1917年(大正6年)に設立された日本建築協会は、戦争や戦後の混乱期、高度成長、バブル経済、少子高齢化など大きな社会変革の中で大正、昭和、平成とそれぞれの時代に健康で文化的なまちづくりの役割を1世紀にわたり果たし続け、お陰さまで100周年を迎えることができました。創立記念日の3月30日に開催した記念式典並びに記念講演、祝賀会、パネルディスカッションでは、多くの会員をはじめ関係者にご出席いだだき、盛会のうちに終えることができました。厚くお礼申し上げます。

現代はグローバルで多様性の時代です。多発する自然災害とその復興、持続可能な地球環境の維持、歴史や文化遺産の再評価と活用など様々な社会の要請に対して、私たち建築人は応えてゆかなければなりません。
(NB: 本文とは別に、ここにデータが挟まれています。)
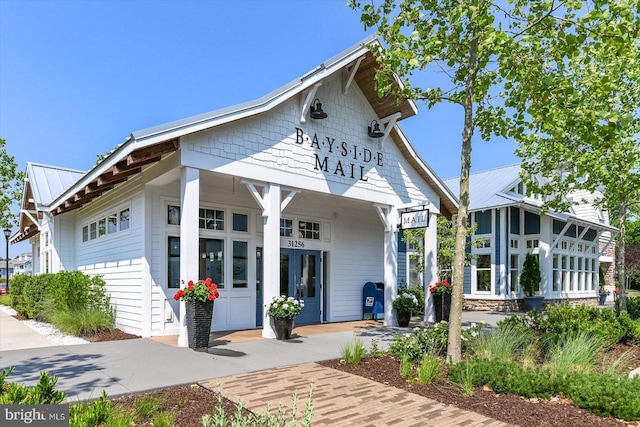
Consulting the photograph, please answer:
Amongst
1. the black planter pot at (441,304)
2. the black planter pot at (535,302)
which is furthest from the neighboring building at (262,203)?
the black planter pot at (535,302)

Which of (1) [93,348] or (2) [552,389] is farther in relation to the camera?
(1) [93,348]

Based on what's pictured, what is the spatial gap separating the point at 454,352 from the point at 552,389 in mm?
1315

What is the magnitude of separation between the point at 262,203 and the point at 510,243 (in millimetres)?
13190

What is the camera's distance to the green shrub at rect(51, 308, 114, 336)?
9.25 m

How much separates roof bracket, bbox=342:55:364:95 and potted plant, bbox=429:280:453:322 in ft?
18.9

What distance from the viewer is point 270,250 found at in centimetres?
866

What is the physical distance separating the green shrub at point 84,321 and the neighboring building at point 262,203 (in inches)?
16.4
こうした今、さまざまな職能の会員の集う本協会の社会的役割が改めて見いだせるものと考えています。

協会の中心事業である「建築と社会」誌の発行をはじめ、従来から実施してきた事業については引き続き取り組むとともに、見直しや内容を充実してまいります。そして、次の100年に向け斬新な企画を提案、実行し社会の要請に応えていきます。特に、次世代を担う人材の発掘・育成が重要であり喫緊の課題と位置付け、若い研究者の発言の場の提供等を強化し記念事業のテーマである「新しい地平」を目指してまいります。

「新しい地平」は、1世紀にわたる協会の歴史が歩んできた道のりに思いを馳せ、次の世代へと引き継がれる一歩をしっかりと踏み出すという意味を込めて名付けました。皆様にはこれからもお力添えをいただきますようお願いします。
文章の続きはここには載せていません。